Mongosync stuck during collection copy

Kartal_Kaan_Bozdogan · August 21, 2024, 9:53pm

We have a cluster with a collection of ~1M documents. Each document itself is also moderately large at ~1kbyte.

I tried using Mongosync to sync this remote cluster to a mongo cluster running on my machine. During the collection copy phase, however, the tool gets frequently “stuck”, where the sync is in the “collection copy” phase, mongod continuously consumes a large amount of CPU but the mongosync logs do not show an increase in estimatedCopiedBytes.

Recently I had to stop the sync during the collection copy phase and started it again after several hours. I noticed that the progress, as measured by estimatedCopiedBytes, was still stuck, with mongo still using a lot of CPU. Stopping mongosync did not stop the mongod’s CPU usage, so I used mongosh to run a db.currentOp() to figure out what was going on.

I noticed that mongosync had issued several commands to delete entire _id ranges, roughly the following:

db.MyCollection.deleteMany({
  $and: [
      { '$expr': { '$gte': [ '$_id', 'some id' ] }  },
      { '$expr': { '$lt': [ '$_id', 'a greater id' ] }  },
  ]
})

Which is fair, but the deletion itself was also progressing very slowly, at ~several hundred documents per second. I have a rather recent machine with a half-decent CPU and a pretty fast nvme SSD, mind you.
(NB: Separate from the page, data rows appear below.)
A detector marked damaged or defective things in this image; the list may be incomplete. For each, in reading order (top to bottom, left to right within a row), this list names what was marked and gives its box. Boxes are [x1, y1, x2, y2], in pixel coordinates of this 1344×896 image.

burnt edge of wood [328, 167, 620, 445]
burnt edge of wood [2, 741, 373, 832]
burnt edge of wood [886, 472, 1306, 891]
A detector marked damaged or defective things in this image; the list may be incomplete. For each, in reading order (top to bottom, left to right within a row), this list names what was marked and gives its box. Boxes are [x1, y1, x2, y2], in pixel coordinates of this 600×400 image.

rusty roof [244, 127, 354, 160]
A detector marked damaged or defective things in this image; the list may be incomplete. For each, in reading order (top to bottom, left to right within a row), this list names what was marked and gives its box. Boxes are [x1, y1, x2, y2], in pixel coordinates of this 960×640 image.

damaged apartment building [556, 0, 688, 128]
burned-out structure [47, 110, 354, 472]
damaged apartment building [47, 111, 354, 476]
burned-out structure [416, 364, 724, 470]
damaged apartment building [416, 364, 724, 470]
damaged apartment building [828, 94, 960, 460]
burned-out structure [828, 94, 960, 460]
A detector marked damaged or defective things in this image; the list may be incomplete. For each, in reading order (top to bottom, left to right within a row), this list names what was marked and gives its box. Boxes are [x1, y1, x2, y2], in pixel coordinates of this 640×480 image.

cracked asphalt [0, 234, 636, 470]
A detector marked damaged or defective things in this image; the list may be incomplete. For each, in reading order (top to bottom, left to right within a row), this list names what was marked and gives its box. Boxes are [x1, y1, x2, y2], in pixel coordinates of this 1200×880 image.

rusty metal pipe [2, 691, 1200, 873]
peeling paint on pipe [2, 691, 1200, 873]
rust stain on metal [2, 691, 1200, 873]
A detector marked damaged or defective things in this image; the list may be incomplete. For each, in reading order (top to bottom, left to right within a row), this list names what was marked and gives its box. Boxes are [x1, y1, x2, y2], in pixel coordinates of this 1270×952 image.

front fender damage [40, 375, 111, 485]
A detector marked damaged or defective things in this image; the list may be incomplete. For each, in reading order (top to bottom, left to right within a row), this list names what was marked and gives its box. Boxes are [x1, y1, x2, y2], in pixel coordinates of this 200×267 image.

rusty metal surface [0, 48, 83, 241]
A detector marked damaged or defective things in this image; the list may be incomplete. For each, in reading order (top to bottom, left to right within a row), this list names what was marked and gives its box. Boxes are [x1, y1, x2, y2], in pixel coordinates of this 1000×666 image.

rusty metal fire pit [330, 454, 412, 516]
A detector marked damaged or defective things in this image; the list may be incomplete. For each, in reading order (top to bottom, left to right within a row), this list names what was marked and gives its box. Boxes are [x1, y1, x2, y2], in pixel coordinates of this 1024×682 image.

So I ran an explain() on the query, and the results were interesting:

db.MyCollection.find( {$and: [{ '$expr': { '$gte': [ '$_id', 'some id' ] } }, { '$expr': { '$lt': [ '$_id', 'a greater id' ] } }]}, {_id: 1}).explain()

winningPlan: { stage: 'PROJECTION_SIMPLE', transformBy: { _id: 1 }, inputStage: { stage: 'FETCH', filter: { '$and': [ { '$expr': { '$gte': [ '$_id', { '$const': 'some id' } ] } }, { '$expr': { '$lt': [ '$_id', { '$const': 'a greater id' } ] } } ] }, inputStage: { stage: 'IXSCAN', keyPattern: { _id: 1 }, indexName: '_id_', isMultiKey: false, multiKeyPaths: { _id: [] }, isUnique: true, isSparse: false, isPartial: false, indexVersion: 2, direction: 'forward', indexBounds: { _id: [ '["some id", "a greater id")' ] } } } }

This does not look efficient. Not only is mongo doing a completely unnecessary fetch and filter, it does not even realize that the _id index covers the query. Changing the query to an equivalent one without $exprs fixes the issue:

db.MyCollection.find( {$and: [{_id: {$gte: 'some id'}}, {_id: {$lt: 'a greater id'}} ] } , {_id: 1}).explain()

winningPlan: { stage: 'PROJECTION_COVERED', transformBy: { _id: 1 }, inputStage: { stage: 'IXSCAN', keyPattern: { _id: 1 }, indexName: '_id_', isMultiKey: false, multiKeyPaths: { _id: [] }, isUnique: true, isSparse: false, isPartial: false, indexVersion: 2, direction: 'forward', indexBounds: { _id: [ '["some id", "a greater id")' ] } } }

That looks much better, and is how I’d expect mongo to run the query. It does a bounded index scan over the _id index, and does a covered projection, no fetch to be seen.

So I guess my question is two-fold:

Is this a known limitation of the query planner with $expr queries? We are using Mongo 6.0
Why is mongosync deleting documents in the first place? And how can I avoid it getting stuck?